__Entries shown__
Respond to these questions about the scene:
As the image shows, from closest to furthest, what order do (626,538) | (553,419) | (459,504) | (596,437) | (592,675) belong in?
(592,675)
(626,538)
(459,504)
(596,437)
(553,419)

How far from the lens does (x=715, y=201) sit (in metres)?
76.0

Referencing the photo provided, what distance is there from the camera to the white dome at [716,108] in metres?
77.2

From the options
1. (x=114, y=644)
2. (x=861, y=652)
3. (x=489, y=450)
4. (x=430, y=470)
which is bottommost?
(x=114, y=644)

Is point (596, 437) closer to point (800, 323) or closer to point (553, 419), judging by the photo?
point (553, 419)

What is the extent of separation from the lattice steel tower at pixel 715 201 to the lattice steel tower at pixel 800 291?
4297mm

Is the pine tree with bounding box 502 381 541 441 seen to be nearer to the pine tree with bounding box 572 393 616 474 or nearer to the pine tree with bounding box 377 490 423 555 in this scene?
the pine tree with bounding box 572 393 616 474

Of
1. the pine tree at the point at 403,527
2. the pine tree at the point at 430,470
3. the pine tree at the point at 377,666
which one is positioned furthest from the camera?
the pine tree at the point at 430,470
...
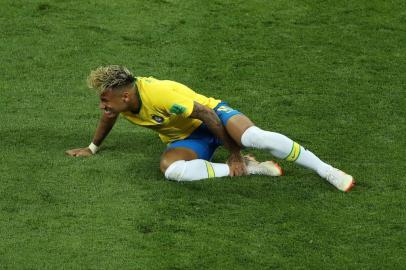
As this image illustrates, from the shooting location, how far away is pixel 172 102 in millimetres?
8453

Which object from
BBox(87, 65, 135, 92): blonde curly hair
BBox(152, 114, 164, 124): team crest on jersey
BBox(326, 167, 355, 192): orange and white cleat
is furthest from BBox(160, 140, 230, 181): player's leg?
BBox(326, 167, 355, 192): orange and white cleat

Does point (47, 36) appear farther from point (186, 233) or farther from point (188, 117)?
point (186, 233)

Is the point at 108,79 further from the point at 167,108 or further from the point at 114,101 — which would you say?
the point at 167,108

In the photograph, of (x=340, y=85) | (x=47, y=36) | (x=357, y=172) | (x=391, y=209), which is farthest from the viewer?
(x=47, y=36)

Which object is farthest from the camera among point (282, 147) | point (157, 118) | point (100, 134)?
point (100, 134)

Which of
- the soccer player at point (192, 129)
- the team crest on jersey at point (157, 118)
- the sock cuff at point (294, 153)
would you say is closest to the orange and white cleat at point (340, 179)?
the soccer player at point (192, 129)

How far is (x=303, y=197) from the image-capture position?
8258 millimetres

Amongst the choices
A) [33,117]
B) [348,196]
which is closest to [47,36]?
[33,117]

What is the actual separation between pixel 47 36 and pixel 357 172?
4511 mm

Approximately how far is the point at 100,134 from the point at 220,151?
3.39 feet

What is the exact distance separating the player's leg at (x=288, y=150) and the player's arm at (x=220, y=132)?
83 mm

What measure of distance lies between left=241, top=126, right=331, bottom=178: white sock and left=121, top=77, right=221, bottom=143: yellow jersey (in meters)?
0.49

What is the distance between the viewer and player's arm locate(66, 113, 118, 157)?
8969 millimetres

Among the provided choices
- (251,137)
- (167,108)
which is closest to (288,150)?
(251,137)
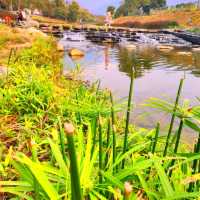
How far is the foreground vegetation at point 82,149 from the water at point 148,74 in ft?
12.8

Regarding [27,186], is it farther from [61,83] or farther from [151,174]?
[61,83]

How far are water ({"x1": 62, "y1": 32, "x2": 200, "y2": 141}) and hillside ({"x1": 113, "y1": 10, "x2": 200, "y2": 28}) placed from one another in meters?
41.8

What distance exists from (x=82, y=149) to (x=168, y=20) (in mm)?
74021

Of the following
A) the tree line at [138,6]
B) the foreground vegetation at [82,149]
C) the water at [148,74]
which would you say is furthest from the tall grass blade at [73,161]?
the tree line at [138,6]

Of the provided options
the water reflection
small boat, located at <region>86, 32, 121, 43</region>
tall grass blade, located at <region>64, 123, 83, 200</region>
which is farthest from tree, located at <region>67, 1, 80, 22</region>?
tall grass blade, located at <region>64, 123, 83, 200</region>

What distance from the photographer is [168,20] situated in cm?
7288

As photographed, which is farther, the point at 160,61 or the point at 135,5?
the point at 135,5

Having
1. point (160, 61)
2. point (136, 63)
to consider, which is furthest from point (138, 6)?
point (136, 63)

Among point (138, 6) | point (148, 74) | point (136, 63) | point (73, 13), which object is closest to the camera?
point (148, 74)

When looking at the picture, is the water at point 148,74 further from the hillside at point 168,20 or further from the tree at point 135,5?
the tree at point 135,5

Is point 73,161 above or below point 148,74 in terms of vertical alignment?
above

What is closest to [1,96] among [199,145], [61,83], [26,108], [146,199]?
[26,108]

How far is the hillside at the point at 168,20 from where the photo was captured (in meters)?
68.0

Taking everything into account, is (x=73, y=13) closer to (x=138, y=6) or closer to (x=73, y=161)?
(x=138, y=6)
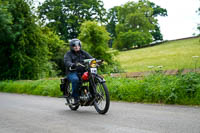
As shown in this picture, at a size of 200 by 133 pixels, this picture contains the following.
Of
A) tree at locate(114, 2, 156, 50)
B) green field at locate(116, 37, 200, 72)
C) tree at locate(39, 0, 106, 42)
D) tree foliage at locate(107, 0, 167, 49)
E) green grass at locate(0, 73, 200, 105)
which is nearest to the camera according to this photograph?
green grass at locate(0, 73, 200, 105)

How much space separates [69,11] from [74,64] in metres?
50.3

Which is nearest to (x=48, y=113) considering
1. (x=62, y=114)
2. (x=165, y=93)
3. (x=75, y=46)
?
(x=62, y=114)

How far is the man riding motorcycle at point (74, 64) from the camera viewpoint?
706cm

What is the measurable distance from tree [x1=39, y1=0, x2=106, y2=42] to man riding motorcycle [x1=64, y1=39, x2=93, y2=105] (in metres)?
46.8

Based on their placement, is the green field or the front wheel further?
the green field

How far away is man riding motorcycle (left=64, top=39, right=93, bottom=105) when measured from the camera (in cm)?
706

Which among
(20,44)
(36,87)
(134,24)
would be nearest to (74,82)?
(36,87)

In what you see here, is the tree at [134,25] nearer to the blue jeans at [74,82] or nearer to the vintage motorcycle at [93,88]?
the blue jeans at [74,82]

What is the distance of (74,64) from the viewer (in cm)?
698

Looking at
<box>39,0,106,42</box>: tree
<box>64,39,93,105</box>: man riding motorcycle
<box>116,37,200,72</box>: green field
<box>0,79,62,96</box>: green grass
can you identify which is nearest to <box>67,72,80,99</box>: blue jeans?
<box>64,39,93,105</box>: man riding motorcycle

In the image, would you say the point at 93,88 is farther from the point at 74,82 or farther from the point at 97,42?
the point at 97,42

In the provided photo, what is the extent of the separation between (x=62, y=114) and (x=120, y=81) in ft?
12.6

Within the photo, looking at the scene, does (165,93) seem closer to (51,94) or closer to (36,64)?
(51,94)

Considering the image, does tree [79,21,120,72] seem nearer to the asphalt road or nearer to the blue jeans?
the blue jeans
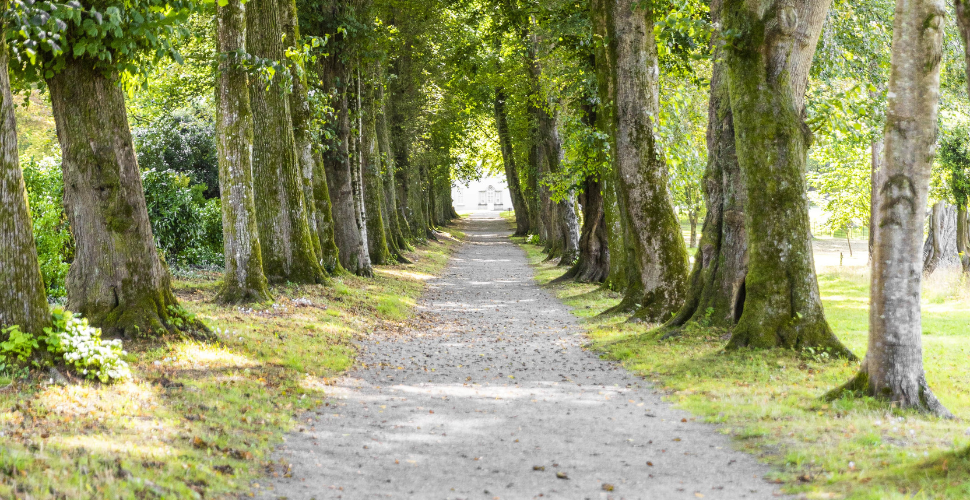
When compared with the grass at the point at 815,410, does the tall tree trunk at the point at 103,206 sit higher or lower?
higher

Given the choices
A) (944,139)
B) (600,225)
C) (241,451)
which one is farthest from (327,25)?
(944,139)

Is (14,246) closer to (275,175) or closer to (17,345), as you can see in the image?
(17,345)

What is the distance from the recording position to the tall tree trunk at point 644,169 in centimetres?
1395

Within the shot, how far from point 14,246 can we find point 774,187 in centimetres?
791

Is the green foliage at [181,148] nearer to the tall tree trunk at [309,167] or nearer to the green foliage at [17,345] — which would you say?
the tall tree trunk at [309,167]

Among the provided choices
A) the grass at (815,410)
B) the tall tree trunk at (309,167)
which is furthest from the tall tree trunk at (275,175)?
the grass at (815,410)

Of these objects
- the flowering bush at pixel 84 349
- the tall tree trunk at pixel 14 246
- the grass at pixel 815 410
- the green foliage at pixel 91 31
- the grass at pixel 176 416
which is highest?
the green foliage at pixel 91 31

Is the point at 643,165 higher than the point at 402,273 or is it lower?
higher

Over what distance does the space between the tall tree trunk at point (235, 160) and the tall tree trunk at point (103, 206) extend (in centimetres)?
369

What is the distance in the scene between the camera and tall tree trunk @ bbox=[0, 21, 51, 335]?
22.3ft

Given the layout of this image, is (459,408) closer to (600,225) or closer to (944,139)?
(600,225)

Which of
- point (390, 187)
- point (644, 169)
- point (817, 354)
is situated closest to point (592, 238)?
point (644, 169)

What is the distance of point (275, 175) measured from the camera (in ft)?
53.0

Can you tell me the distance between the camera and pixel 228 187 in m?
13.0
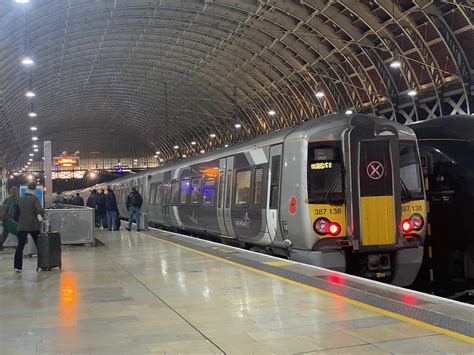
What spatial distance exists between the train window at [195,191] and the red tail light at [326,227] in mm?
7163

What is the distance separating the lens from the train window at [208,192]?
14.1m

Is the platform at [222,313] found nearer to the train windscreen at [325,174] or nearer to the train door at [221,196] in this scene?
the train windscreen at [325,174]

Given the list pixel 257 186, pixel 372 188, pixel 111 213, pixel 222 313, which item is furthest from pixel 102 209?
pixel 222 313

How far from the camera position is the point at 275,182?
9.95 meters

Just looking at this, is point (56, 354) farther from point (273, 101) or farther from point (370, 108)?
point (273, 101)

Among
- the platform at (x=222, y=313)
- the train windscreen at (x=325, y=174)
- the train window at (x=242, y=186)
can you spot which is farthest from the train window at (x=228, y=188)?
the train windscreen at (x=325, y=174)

__Problem to work on__
Please copy everything from the line containing "Is the platform" down to the line containing "9.95 meters", swapping "platform" for "walkway" and leaving the rest untouched.

__The answer__
Is the walkway at [222,313] found nearer to the train windscreen at [325,174] or nearer to the train door at [221,196] in this scene?
the train windscreen at [325,174]

Given the list pixel 257 186, pixel 372 188, pixel 111 213, pixel 222 313, which item is furthest from pixel 102 209?
pixel 222 313

How far from the camera position is the point at 275,182?
9.95 meters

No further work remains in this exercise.